Physical and Chemical Changes — Class 7 Science
This chapter explains how matter changes in our daily life. Some changes only alter appearance or state; others form entirely new substances. Understanding these changes helps you in chemistry, environment studies, and everyday decisions — from cooking and cleaning to preserving materials. Below you will first find clear and exam-friendly notes, followed by a full set of questions & answers including 7 MCQs (with choices), 7 very short, 7 short and 7 long answer questions — perfect for NCERT exam preparation and school tests.
Notes: Physical and Chemical Changes
Definition — Physical Change: A physical change alters the form, appearance or state of a substance but does not produce a new substance. Common physical changes include changes of state (melting, freezing, evaporation, condensation), cutting, breaking, bending and dissolving.
Definition — Chemical Change: A chemical change (chemical reaction) produces one or more new substances with properties different from the original ones. Chemical changes often show signs such as color change, gas release, precipitate formation, temperature change, or emission of light or odor.
Key Differences (Simple)

## AIM
Reproduce the passage on physical and chemical changes word for word, from "Notes: Physical and" up to and including "bending and dissolving.".

## COLLECTED MATERIAL
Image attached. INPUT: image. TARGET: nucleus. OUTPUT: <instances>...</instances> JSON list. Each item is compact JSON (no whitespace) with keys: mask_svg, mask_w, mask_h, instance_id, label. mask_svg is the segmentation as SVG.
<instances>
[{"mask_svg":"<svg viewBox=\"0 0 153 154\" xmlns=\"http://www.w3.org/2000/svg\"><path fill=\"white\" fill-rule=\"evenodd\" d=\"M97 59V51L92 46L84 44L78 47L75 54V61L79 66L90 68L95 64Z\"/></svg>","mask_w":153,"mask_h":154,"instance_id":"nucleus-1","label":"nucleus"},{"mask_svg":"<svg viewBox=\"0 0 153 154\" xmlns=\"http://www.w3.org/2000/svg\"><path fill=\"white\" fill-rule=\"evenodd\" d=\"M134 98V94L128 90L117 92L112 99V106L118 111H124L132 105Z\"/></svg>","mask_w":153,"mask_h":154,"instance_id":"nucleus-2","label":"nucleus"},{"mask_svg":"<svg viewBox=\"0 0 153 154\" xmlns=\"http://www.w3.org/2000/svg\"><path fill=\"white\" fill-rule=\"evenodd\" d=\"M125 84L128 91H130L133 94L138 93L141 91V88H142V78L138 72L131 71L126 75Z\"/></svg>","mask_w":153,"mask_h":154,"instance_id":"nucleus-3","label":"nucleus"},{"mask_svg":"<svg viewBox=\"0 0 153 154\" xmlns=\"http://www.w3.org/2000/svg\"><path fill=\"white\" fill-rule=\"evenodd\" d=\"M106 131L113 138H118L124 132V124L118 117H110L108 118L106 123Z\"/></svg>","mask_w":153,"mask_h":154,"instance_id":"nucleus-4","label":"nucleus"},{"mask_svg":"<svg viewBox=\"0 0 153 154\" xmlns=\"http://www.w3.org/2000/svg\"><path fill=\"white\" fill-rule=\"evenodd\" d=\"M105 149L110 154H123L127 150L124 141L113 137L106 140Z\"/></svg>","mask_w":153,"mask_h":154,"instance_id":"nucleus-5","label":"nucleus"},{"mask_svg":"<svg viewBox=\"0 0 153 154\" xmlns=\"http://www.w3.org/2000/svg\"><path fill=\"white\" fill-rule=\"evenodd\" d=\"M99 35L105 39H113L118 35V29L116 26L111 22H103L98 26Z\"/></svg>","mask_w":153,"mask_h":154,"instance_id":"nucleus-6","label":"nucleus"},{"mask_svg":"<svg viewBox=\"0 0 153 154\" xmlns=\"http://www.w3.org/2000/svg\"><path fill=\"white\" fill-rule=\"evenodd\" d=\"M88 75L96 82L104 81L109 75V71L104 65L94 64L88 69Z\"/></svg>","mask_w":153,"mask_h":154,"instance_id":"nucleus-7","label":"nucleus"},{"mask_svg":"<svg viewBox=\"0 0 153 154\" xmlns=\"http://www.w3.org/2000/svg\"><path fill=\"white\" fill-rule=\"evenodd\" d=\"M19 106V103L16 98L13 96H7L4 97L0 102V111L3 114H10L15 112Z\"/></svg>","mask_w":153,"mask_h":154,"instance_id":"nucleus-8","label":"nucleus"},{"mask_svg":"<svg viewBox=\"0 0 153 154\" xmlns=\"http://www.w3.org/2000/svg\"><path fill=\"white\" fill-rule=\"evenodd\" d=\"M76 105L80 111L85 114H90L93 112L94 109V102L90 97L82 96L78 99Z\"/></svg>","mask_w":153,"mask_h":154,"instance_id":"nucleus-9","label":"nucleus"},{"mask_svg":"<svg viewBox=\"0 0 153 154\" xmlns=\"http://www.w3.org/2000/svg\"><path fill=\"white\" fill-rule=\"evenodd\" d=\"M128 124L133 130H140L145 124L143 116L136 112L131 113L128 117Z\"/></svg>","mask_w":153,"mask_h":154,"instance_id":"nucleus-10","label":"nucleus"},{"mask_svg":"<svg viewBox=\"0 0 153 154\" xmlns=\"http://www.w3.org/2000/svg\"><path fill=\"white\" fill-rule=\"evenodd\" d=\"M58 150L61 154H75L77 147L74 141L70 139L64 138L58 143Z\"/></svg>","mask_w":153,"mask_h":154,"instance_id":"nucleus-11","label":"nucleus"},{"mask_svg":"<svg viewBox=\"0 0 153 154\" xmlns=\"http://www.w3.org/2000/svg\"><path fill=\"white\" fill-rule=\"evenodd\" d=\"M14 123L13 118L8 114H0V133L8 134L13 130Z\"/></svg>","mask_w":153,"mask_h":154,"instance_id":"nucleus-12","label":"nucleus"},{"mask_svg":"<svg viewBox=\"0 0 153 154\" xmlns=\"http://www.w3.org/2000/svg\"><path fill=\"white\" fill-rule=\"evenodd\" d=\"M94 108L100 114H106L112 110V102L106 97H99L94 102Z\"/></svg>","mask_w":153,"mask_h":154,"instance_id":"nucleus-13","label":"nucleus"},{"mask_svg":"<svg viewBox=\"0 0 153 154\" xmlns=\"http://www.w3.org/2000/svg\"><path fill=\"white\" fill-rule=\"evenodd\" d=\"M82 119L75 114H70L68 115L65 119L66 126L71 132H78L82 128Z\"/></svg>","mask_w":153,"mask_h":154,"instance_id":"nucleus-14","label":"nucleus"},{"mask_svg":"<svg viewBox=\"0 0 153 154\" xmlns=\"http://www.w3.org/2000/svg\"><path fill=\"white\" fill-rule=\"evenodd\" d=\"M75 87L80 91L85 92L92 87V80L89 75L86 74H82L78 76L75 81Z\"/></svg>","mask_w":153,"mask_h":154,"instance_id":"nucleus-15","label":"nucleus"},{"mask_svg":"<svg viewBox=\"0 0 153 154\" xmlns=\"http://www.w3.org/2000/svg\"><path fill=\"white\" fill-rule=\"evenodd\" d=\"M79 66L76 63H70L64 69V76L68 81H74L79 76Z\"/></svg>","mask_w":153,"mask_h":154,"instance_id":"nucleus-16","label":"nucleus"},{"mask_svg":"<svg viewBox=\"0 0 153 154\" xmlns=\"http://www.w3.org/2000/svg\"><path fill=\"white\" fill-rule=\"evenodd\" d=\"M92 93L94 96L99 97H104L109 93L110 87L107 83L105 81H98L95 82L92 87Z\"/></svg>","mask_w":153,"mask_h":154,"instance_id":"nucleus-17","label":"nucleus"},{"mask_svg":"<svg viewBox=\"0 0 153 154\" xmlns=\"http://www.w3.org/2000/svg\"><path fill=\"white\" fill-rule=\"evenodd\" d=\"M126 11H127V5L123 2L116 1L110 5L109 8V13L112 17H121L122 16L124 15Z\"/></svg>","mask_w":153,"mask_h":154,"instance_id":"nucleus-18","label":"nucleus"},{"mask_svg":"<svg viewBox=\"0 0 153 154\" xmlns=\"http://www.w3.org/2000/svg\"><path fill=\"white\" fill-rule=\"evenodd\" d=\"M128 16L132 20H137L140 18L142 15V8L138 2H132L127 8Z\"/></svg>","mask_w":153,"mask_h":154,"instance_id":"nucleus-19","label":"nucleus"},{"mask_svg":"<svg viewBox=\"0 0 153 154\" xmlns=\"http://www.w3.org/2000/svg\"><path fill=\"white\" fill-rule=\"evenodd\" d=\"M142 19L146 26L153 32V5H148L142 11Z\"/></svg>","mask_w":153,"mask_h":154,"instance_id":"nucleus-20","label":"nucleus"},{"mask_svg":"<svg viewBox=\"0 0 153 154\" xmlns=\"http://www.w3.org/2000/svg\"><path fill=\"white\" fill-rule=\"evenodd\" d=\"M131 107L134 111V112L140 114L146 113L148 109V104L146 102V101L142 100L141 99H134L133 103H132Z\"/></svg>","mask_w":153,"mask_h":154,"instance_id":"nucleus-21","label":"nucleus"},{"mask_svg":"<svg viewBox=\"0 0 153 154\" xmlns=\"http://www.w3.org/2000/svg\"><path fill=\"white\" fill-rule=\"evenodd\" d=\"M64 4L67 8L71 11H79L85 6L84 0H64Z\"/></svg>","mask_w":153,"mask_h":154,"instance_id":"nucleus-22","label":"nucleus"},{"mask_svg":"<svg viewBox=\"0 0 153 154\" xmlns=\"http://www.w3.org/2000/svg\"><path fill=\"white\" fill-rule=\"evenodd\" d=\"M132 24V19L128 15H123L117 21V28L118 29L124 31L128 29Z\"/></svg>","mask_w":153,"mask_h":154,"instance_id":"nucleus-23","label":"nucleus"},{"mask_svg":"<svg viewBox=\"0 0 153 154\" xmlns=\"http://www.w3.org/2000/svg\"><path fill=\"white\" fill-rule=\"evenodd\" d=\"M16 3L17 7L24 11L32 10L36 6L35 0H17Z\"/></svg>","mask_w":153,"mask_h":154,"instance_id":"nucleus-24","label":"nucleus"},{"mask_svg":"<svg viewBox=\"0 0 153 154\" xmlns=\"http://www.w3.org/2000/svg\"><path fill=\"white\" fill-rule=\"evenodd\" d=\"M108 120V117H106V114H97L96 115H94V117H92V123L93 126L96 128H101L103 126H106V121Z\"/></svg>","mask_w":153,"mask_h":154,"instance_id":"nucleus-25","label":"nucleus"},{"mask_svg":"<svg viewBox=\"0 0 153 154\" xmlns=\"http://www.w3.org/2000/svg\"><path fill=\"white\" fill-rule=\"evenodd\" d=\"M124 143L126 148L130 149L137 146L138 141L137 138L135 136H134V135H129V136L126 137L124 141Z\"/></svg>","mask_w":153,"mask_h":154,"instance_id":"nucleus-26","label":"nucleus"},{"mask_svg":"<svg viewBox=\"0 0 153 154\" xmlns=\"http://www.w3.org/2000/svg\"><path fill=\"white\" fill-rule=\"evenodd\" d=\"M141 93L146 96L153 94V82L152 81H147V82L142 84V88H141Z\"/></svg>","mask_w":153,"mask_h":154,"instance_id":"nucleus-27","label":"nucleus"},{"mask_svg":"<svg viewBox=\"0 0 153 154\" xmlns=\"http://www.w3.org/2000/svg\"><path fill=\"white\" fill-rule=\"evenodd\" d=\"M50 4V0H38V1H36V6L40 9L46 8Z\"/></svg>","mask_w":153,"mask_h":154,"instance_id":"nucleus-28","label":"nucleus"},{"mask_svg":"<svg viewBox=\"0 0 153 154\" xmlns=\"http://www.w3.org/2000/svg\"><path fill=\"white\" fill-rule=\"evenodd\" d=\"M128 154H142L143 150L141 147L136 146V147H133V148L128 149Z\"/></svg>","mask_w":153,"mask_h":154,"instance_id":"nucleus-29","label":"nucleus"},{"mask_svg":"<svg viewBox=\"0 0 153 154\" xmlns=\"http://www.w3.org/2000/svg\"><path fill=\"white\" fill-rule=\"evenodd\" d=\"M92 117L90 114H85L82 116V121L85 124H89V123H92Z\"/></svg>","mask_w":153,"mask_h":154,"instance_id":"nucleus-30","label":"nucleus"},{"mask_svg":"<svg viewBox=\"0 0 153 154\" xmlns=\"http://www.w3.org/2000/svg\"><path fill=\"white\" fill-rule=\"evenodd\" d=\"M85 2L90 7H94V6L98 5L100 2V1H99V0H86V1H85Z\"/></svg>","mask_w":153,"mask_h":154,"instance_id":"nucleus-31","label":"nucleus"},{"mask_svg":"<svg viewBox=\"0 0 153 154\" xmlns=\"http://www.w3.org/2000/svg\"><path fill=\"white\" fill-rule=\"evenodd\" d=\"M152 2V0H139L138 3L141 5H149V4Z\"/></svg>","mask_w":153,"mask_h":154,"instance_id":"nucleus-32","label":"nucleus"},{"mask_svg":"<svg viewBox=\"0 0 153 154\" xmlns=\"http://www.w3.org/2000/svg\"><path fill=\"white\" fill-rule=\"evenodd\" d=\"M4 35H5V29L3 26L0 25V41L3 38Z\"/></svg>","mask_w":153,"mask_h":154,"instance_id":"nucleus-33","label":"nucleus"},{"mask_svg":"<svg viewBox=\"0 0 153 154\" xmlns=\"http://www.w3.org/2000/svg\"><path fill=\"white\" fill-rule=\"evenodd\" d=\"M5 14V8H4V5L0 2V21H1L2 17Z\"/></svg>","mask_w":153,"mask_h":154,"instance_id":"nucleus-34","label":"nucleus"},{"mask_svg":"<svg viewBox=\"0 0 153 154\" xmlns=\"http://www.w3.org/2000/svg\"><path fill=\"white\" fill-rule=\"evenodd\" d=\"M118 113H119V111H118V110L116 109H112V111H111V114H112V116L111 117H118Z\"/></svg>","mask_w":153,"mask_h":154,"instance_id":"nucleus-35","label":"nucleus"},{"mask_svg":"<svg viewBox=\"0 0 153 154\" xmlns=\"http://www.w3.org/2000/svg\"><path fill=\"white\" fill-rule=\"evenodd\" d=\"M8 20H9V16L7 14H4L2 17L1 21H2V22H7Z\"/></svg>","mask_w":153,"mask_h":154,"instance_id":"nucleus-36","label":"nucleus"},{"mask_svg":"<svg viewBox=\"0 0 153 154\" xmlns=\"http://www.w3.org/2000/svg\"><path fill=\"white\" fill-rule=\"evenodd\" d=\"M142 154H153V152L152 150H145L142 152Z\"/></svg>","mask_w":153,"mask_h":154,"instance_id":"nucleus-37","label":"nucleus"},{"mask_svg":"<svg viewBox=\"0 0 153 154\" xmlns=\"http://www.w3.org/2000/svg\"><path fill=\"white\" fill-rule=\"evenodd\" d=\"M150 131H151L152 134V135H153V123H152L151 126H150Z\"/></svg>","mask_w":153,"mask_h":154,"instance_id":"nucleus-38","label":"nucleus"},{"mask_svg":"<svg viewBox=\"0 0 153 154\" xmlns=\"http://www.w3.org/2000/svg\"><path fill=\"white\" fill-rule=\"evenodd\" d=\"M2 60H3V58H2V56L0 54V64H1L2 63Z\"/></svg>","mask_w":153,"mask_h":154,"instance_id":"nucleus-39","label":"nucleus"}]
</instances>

## RESPONSE TO THE EXERCISE
Notes: Physical and Chemical Changes
Definition — Physical Change: A physical change alters the form, appearance or state of a substance but does not produce a new substance. Common physical changes include changes of state (melting, freezing, evaporation, condensation), cutting, breaking, bending and dissolving.